EXCERPTED TEXT:
-=-=-=-=-
Beware of Big Samples

Last week we looked at some of the benefits of small samples, and this week we'll look at some of the drawbacks of large samples. One which is often mentioned is the increase in the chance of non-sampling error – that simply means that as the sample size increases so does the chance that someone's going to make mistakes with the data, while the chances of detecting such error grow less.

That may sound like a petty objection, but it is a common problem with big data sets. For example, it is not uncommon for databases to contain data whose accuracy cannot be determined, simply because the resources are not available. Relying on reports of these data requires a leap of faith.

Another common problem is the tremendous statistical power of big samples. That is, with big samples you almost always find statistically significant relationships and differences.

For example, let's suppose that you want to compare the percentages of men and women in samples from two different groups. If each group has 100 members, and group A is composed of equal numbers of men and women, then one sex must constitute at least 68% of group B for you to conclude that there is a significant difference, if the criterion for significance is that the probability of the difference happening by chance must be less than .01.

If there are 1,000 people in each group, and group A again has equal numbers of men and women, then group B need only be about 56% men or women for you to conclude there's a difference. That difference may still be useful to you, but let's look at what happens when each group has 10,000 members. Now group B need only be about 52% men or women for the statistical test to declare the difference statistically significant.

As last week's article implied, the important issue in research is not whether a difference or relationship is significant but whether a statistically significant difference has any practical value. For example, if your comparisons of men and women were being done to find a group to direct your male-oriented advertising at, you probably aren't interested in choosing group B rather than group A because 52% of its members are men, regardless of what the statistical test says. You want to find a group with a lot of men. The best approach is to choose a sample size which has a reasonable chance of detecting a significant difference of the size you're interested in.

Beware of Big Samples (c) 1999, John FitzGerald
-=-=-=-=-
(Records from a data source)
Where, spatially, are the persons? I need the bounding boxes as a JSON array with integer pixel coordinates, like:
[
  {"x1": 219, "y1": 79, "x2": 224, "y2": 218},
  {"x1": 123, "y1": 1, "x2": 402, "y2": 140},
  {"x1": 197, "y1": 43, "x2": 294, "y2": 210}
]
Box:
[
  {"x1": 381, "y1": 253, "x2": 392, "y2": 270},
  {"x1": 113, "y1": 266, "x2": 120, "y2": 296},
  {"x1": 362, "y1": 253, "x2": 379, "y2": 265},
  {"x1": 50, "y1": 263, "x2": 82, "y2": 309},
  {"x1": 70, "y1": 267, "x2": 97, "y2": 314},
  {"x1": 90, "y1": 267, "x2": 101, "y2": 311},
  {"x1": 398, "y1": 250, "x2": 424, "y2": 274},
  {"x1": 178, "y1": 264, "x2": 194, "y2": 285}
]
-=-=-=-=-
EXERCISE:
In the men-and-women comparison from the text on big samples, what group sizes are used? For each, what share of one sex must group B reach for the difference to count as significant?

CORRECT ANSWER:
- 100 members per group: at least 68%
- 1,000 members per group: about 56%
- 10,000 members per group: about 52%